Wat de Koreaanse uitvoer naar de EU betreft, bedroeg het totale preferentiegebruik door Korea in de EU in 2013 81,3 %. Het hoogste totale preferentiegebruik (meer dan 90 %) was te vinden bij vervoermaterieel en minerale producten (TDC 05), het laagste totale preferentiegebruik (ongeveer 33 %) daarentegen bij parels en huiden en vellen.

8.

3. Activiteiten van de organen belast met de uitvoering van de vrijhandelsovereenkomst


Bij de institutionele bepalingen van de vrijhandelsovereenkomst zijn zeven gespecialiseerde comités en zeven werkgroepen opgericht en is een dialoog over intellectuele-eigendomskwesties (IE-dialoog) ingesteld. Het in het kader van de vrijhandelsovereenkomst EU-Korea ingestelde Handelscomité op ministerieel niveau, dat eenmaal per jaar bijeenkomt, speelt een toezichthoudende rol en zorgt ervoor dat de vrijhandelsovereenkomst naar behoren functioneert. In 2014 zijn alle comités en werkgroepen bij elkaar gekomen en vond ook de IE-dialoog plaats, meestal in Brussel; hieronder volgt een samenvatting.

De Werkgroep motorvoertuigen en delen is op 17 juni 2014 in Brussel bijeengekomen. De meeste kwesties die werden besproken, hadden betrekking op markttoegang in plaats van uitvoering van de vrijhandelsovereenkomst. Hierbij ging het onder meer om wetgevingsvoorstellen van Korea inzake brandstofverbruik, regelingen inzake gemiddelde emissies van het wagenpark, keurmerken voor banden, de nieuwe regeling inzake brandstofefficiëntie van banden, hulpremsystemen voor grote bussen, beperking van de voertuigbreedte en trekkers. De partijen spraken ook over bijwerking van bijlage 2-C bij de vrijhandelsovereenkomst teneinde rekening te houden met de herziene verwijzingen naar de EU-wetgeving inzake trekhaken en inrichtingen om de bestuurder goed zicht te geven, en kwamen overeen dat het Handelscomité met de bijwerking moest instemmen.
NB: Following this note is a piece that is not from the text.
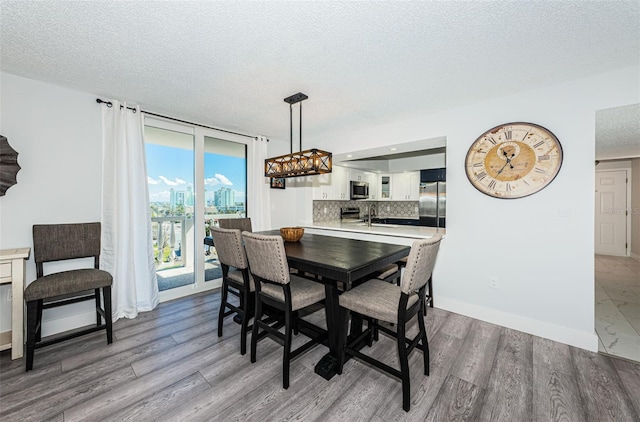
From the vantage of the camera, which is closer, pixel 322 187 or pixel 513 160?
pixel 513 160

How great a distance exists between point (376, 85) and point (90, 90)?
2.86m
De Werkgroep farmaceutische producten en medische hulpmiddelen, die op 18 juni 2014 in Brussel is bijeengekomen, besprak het Koreaanse systeem voor geneesmiddelenprijzen en de passende erkenning van de waarde van innovatieve geneesmiddelen, de herziene Koreaanse prijs-volumeovereenkomst, de toepassing door Korea van serienummers voor geneesmiddelen, werkzame farmaceutische bestanddelen, de methode voor het verlagen van de terugbetalingsprijzen voor medische hulpmiddelen in Korea en de EU-ontwerpwijziging van de wetgeving inzake medische hulpmiddelen. Na de bijeenkomst van de werkgroep werden door deskundigen de mogelijkheden voor harmonisatie van de regelgeving in de sector farmaceutische producten en medische hulpmiddelen in kaart gebracht.
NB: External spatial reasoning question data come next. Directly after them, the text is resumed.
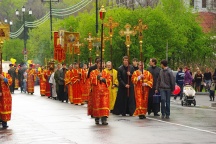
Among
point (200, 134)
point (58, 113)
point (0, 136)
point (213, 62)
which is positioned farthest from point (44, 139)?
point (213, 62)

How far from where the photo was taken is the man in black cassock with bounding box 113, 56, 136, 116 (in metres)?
25.1

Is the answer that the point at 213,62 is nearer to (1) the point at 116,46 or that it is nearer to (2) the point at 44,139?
(1) the point at 116,46

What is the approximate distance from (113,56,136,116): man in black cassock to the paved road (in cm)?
55

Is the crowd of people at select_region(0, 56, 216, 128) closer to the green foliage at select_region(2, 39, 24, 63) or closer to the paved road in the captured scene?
the paved road

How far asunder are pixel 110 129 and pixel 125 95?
5.49m

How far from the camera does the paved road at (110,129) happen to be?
17375 millimetres

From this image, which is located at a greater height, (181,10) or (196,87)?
(181,10)

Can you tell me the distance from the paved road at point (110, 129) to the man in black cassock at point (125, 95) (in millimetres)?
553

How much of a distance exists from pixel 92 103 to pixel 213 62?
3836 centimetres

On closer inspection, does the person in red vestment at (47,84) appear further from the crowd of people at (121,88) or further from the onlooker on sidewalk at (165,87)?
the onlooker on sidewalk at (165,87)

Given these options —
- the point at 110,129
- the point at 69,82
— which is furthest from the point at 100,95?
the point at 69,82

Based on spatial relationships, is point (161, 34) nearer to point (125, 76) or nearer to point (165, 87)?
point (125, 76)

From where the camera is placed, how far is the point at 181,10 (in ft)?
216

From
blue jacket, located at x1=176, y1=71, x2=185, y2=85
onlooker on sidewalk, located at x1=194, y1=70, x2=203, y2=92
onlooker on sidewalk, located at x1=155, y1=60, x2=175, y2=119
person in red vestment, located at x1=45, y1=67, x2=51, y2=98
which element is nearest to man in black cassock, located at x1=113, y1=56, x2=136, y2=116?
onlooker on sidewalk, located at x1=155, y1=60, x2=175, y2=119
Op 18 juni 2014 heeft ook een bijeenkomst van de Werkgroep chemische stoffen in Brussel plaatsgevonden, om informatie uit te wisselen over de wetgeving van beide partijen op het gebied van Reach. Korea informeerde de EU over het tijdschema van en het proces voor uitvoering van de K-Reach-wet en de EU verstrekte informatie over de ondersteunende maatregelen voor het mkb die in de EU zijn uitgewerkt voor de uitvoering van Reach. Het comité heeft tevens overeenstemming bereikt over verdere technische samenwerking inzake chemische stoffen tussen het Koreaanse Ministerie van Milieu en het Europees Agentschap voor chemische stoffen (ECHA).

Op 18 en 19 juni 2014 is het Douanecomité bijeengekomen in Seoul. Het besprak de procedures en methoden van oorsprongsverificatie en de oorsprongsregels, met inbegrip van de regels betreffende het rechtstreeks vervoer, waarbij de EU wees op het belang van herziening van de actuele rechtstreeksvervoersregels en omvorming daarvan in een niet-wijzigingsregel, die het mogelijk zou maken zendingen in een derde land te splitsen. Het comité besprak ook de interpretatie van 'primair ingrediënt' van verwerkte surimi en de omzetting van de productspecifieke oorsprongsregels (GS-code 2007 tot en met GS-code 2012). Voorts kwamen de mogelijkheden voor het sluiten van een overeenkomst voor de wederzijdse erkenning van geautoriseerde marktdeelnemers ter sprake.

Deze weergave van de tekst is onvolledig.